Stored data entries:
---*---

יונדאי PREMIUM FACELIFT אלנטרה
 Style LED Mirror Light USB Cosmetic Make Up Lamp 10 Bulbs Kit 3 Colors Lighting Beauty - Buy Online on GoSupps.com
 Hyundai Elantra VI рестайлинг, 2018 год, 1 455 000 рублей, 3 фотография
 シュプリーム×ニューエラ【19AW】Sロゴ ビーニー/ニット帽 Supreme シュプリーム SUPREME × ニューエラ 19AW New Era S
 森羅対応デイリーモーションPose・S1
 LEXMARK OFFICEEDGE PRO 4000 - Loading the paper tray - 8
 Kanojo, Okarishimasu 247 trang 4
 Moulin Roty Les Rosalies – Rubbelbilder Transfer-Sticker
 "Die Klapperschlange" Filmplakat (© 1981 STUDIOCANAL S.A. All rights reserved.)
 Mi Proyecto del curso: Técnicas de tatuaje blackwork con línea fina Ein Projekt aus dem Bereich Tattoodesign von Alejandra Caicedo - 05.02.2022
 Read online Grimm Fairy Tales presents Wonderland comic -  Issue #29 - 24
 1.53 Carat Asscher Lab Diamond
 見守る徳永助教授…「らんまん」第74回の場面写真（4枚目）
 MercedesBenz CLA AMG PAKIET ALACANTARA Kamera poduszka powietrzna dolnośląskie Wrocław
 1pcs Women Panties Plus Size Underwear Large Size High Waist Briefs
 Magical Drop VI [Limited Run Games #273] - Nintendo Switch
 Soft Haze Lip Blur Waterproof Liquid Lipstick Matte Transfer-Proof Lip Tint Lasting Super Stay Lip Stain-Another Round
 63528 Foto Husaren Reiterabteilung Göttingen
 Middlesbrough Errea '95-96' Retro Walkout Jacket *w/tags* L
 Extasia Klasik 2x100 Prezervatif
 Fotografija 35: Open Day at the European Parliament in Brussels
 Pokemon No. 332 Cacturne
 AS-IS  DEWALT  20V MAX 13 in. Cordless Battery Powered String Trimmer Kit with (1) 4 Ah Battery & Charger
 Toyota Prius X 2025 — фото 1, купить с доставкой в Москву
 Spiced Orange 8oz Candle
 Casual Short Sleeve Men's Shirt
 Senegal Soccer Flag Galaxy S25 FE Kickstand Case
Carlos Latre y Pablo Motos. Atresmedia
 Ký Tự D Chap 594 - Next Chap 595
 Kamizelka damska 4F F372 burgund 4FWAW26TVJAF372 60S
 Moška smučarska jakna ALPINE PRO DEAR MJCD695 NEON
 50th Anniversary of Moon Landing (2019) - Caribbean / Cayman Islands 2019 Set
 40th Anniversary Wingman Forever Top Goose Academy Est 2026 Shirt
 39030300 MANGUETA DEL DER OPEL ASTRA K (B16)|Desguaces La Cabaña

---*---

## Exercise goal
With the line containing "見守る徳永助教授…「らんまん」第74回の場面写真（4枚目）" as the first and the final line of the entries above as the last, write out that span exactly and nothing more.

## Answer to the exercise
 見守る徳永助教授…「らんまん」第74回の場面写真（4枚目）
 MercedesBenz CLA AMG PAKIET ALACANTARA Kamera poduszka powietrzna dolnośląskie Wrocław
 1pcs Women Panties Plus Size Underwear Large Size High Waist Briefs
 Magical Drop VI [Limited Run Games #273] - Nintendo Switch
 Soft Haze Lip Blur Waterproof Liquid Lipstick Matte Transfer-Proof Lip Tint Lasting Super Stay Lip Stain-Another Round
 63528 Foto Husaren Reiterabteilung Göttingen
 Middlesbrough Errea '95-96' Retro Walkout Jacket *w/tags* L
 Extasia Klasik 2x100 Prezervatif
 Fotografija 35: Open Day at the European Parliament in Brussels
 Pokemon No. 332 Cacturne
 AS-IS  DEWALT  20V MAX 13 in. Cordless Battery Powered String Trimmer Kit with (1) 4 Ah Battery & Charger
 Toyota Prius X 2025 — фото 1, купить с доставкой в Москву
 Spiced Orange 8oz Candle
 Casual Short Sleeve Men's Shirt
 Senegal Soccer Flag Galaxy S25 FE Kickstand Case
Carlos Latre y Pablo Motos. Atresmedia
 Ký Tự D Chap 594 - Next Chap 595
 Kamizelka damska 4F F372 burgund 4FWAW26TVJAF372 60S
 Moška smučarska jakna ALPINE PRO DEAR MJCD695 NEON
 50th Anniversary of Moon Landing (2019) - Caribbean / Cayman Islands 2019 Set
 40th Anniversary Wingman Forever Top Goose Academy Est 2026 Shirt
 39030300 MANGUETA DEL DER OPEL ASTRA K (B16)|Desguaces La Cabaña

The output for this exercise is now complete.